Nitrogen allocation and the fate of absorbed light in 21-year-old Pinus radiata
Sabine Posch (1, 2, 3), Charles R. Warren (4), Jörg Kruse (1), Helmut Guttenberger (2) and Mark A. Adams (5)
1. School of Forest and Ecosystem Science, University of Melbourne, Water Street, Creswick VIC 3363, Australia / 2. Department for Plant Sciences, Karl-Franzens-University Graz, Schubertstraße 51, 8010 Graz, Austria / 3. Corresponding author () / 4. School of Biological Sciences, University of Sydney, Heydon-Laurence Building A08, Sydney NSW 2006, Australia / 5. School of Biological, Earth and Environmental Sciences, University of New South Wales, Sydney NSW 2052, Australia / Received December 18, 2006; accepted September 16, 2007; published online January 2, 2008
Summary
We investigated effects of nitrogen (N) fertilizer and canopy position on the allocation of N to Rubisco and chlorophyll as
well as the distribution of absorbed light among thermal energy dissipation, photochemistry, net CO2 assimilation and alternative electron sinks such as the Mehler reaction and photorespiration. The relative reduction state
of the primary quinone receptor of photosystem II (QA) was used as a surrogate for photosystem II (PSII) vulnerability to photoinactivation. Measurements were made on needles
from the lower, mid and upper canopy of 21-year-old Pinus radiata D. Don trees grown with (N+) and without (N0) added N fertilizer. Rubisco was 45 to 60% higher in needles of N+ trees than
in needles of N0 trees at all canopy positions. Chlorophyll was ~80% higher in lower- and mid-canopy needles of N+ trees than
of N0 trees, but only ~20% higher in upper-canopy needles. Physiological differences between N+ and N0 trees were found only
in the lower- and mid- canopy positions. Needles of N+ trees dissipated up to 30% less light energy as heat than needles of
N0 trees and had correspondingly more reduced QA. Net CO2 assimilation and the proportions of electrons used by alternative electron sinks such as the Mehler reaction and photorespiration
were unaffected by N treatment regardless of canopy position. We conclude that the application of N fertilizer mainly affected
the biochemistry and light-use physiology in lower- and mid-canopy needles by increasing the amount of chlorophyll and hence
the amount of light harvested. This, however, did not improve photochemistry or safe dissipation, but increased PSII vulnerability
to photoinactivation, an effect with likely significant consequences during sunflecks or sudden gap formation.
Keywords:
canopy, chlorophyll, N fertilizer, photoprotection, photosynthesis, Rubisco.

PROVIDED RECORDS:
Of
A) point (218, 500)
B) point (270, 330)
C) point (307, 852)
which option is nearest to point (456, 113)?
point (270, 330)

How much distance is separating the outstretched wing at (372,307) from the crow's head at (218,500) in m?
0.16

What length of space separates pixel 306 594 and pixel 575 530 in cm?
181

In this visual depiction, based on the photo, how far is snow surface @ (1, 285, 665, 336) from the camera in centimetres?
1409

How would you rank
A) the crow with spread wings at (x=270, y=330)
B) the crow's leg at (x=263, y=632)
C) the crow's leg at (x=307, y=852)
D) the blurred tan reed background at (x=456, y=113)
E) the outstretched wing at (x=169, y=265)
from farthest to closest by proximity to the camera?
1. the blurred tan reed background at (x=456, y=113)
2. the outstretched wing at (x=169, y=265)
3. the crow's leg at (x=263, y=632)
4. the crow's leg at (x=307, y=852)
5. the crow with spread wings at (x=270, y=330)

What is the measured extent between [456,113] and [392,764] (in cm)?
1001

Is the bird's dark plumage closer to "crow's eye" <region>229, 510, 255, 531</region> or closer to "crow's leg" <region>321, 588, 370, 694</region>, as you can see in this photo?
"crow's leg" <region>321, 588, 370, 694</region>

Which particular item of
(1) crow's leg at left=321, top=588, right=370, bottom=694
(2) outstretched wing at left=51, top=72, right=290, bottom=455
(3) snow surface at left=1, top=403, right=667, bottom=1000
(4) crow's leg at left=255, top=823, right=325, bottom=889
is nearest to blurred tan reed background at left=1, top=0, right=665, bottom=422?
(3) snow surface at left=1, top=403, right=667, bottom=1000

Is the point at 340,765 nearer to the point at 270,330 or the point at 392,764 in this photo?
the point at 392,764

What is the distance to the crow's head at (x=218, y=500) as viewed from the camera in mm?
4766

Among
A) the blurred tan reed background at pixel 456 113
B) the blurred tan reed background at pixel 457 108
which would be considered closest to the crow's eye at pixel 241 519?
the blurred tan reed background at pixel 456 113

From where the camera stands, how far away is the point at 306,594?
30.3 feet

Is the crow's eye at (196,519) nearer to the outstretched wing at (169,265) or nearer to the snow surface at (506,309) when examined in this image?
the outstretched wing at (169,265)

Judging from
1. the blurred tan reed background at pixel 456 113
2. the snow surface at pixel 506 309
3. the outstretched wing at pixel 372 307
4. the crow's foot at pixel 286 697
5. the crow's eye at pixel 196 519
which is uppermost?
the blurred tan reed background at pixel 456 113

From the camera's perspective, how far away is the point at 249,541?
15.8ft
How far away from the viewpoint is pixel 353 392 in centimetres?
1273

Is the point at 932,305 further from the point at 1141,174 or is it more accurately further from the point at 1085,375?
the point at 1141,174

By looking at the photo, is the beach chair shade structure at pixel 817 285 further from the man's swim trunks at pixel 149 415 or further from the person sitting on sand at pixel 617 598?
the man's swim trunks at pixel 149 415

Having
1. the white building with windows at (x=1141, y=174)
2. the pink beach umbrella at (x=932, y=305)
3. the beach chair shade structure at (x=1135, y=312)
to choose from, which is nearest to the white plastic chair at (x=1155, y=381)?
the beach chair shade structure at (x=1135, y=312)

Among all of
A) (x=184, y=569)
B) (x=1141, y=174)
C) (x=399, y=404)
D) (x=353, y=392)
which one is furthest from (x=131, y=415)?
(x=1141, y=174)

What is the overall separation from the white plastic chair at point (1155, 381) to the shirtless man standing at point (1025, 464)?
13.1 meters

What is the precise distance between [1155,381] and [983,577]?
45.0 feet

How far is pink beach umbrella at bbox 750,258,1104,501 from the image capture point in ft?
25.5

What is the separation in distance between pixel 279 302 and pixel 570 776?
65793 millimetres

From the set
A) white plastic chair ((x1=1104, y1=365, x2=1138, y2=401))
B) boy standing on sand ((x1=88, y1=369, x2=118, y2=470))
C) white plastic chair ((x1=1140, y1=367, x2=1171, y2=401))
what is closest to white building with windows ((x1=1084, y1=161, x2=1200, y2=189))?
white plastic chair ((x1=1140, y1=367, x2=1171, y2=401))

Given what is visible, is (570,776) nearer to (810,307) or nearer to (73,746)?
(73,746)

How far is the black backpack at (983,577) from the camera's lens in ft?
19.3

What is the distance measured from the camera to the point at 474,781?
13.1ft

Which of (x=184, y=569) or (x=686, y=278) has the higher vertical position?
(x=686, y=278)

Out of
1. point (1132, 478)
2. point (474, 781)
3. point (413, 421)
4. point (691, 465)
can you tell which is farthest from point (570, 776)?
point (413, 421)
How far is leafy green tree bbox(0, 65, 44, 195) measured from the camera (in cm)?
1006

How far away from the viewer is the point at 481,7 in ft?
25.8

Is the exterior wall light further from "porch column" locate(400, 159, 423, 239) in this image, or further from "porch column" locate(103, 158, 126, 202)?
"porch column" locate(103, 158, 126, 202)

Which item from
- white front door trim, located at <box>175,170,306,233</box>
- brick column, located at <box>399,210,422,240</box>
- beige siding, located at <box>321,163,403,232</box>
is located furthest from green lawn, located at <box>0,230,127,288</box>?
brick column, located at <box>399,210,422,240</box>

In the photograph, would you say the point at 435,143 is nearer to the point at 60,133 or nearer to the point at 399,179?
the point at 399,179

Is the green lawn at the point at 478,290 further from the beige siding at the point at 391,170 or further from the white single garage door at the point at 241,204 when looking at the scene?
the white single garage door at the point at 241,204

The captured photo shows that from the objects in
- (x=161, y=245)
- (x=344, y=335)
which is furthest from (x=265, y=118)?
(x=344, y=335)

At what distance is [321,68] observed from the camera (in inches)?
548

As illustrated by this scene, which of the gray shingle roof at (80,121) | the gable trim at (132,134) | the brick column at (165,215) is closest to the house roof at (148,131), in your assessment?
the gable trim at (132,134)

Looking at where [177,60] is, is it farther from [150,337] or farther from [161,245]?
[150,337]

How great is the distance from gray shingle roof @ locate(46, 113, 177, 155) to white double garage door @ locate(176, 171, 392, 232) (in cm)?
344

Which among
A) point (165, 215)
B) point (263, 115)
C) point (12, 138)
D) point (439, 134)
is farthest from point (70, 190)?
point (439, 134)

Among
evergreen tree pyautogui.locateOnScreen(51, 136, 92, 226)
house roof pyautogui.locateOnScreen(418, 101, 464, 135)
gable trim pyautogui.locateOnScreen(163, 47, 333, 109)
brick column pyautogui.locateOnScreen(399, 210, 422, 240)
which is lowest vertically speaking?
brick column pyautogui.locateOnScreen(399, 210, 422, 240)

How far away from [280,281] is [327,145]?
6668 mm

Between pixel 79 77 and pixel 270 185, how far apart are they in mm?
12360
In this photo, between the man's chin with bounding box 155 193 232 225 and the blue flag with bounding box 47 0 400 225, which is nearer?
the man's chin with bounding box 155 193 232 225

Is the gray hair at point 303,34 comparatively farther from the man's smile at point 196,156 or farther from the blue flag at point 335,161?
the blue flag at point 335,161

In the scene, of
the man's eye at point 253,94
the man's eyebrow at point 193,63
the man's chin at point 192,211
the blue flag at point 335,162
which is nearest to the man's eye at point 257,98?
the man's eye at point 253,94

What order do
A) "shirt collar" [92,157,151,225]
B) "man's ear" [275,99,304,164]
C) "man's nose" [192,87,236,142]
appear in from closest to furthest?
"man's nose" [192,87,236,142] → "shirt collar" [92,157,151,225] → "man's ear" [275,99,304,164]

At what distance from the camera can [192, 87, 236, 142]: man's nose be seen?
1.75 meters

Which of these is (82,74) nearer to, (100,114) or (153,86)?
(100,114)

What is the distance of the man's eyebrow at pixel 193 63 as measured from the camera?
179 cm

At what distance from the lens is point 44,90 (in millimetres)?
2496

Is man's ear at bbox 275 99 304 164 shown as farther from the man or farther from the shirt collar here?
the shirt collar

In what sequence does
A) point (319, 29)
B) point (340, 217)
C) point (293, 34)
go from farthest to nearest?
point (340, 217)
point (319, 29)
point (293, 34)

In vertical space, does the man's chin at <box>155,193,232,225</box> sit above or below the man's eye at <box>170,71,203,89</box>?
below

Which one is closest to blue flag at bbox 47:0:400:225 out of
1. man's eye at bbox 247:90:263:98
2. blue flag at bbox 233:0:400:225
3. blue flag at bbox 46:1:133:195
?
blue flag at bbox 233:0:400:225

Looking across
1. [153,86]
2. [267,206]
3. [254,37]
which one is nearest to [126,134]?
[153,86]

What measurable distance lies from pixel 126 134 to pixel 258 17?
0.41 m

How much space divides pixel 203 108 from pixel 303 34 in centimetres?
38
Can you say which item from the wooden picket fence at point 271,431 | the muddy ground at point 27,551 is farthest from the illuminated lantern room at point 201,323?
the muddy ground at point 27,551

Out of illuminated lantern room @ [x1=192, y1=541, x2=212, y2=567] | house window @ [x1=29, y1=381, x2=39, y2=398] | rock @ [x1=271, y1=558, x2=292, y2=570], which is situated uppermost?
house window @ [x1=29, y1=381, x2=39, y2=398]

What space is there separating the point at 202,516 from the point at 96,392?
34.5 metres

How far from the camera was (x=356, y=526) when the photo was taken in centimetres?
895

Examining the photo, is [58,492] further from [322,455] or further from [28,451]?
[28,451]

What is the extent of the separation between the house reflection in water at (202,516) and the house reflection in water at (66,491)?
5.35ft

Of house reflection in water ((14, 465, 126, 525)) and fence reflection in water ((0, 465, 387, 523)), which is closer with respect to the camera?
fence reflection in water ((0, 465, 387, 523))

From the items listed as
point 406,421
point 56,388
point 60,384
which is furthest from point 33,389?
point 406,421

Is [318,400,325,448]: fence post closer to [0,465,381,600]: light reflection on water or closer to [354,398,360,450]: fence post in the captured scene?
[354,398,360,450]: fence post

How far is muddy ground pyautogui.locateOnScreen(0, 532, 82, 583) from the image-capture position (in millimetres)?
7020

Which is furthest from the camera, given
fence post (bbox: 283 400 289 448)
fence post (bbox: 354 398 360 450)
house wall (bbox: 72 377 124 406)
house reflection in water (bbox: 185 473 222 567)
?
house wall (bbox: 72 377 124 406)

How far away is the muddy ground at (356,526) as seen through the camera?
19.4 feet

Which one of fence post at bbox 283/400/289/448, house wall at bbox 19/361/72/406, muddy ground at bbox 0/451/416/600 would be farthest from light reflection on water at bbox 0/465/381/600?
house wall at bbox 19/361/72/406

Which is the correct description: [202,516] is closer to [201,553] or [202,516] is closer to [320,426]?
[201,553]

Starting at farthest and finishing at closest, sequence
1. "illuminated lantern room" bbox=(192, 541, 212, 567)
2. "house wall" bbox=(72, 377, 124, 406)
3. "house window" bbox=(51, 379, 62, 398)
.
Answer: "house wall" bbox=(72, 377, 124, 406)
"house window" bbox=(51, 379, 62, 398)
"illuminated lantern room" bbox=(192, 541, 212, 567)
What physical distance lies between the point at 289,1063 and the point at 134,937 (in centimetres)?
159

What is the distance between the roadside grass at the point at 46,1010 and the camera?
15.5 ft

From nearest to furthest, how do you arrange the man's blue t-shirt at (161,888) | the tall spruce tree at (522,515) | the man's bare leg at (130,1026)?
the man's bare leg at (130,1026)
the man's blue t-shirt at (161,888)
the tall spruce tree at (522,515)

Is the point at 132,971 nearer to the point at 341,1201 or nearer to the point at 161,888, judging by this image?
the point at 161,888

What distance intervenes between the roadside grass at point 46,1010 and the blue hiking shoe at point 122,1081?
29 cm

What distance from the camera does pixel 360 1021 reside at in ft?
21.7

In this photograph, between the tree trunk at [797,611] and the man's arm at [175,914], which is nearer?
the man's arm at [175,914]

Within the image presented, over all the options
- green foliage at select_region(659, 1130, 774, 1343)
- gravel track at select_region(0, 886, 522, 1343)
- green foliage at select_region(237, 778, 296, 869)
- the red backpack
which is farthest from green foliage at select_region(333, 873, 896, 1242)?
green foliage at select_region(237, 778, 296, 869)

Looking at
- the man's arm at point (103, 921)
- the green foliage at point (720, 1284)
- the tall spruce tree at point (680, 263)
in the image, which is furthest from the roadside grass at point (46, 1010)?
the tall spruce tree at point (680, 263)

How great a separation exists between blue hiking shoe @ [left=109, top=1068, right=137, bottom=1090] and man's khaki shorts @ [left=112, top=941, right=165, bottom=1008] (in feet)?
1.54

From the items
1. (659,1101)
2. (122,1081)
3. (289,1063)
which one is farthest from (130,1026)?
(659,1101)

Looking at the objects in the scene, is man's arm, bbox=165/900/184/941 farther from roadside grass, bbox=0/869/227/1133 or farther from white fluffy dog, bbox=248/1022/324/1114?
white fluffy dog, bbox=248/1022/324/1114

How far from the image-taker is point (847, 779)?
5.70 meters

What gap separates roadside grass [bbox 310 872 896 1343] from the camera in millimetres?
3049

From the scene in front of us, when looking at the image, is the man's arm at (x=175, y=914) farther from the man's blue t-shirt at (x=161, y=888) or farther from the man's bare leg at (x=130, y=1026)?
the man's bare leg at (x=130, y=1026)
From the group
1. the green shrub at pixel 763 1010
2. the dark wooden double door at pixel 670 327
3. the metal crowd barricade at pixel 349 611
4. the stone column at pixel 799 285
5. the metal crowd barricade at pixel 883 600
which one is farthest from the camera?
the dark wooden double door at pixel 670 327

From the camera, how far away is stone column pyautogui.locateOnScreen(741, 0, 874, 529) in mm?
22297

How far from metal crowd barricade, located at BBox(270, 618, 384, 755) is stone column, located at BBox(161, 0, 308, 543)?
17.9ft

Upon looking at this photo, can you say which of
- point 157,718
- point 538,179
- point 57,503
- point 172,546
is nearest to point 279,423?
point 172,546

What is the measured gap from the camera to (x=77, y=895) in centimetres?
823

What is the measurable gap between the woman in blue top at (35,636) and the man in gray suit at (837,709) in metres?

TASK REQUIREMENTS:
Please write out the abstract from "Nitrogen allocation and" to "A. Adams (5)", swapping "Pinus radiata" for "Pinus pinaster". The material has no connection to the abstract.

EXPECTED ANSWER:
Nitrogen allocation and the fate of absorbed light in 21-year-old Pinus pinaster
Sabine Posch (1, 2, 3), Charles R. Warren (4), Jörg Kruse (1), Helmut Guttenberger (2) and Mark A. Adams (5)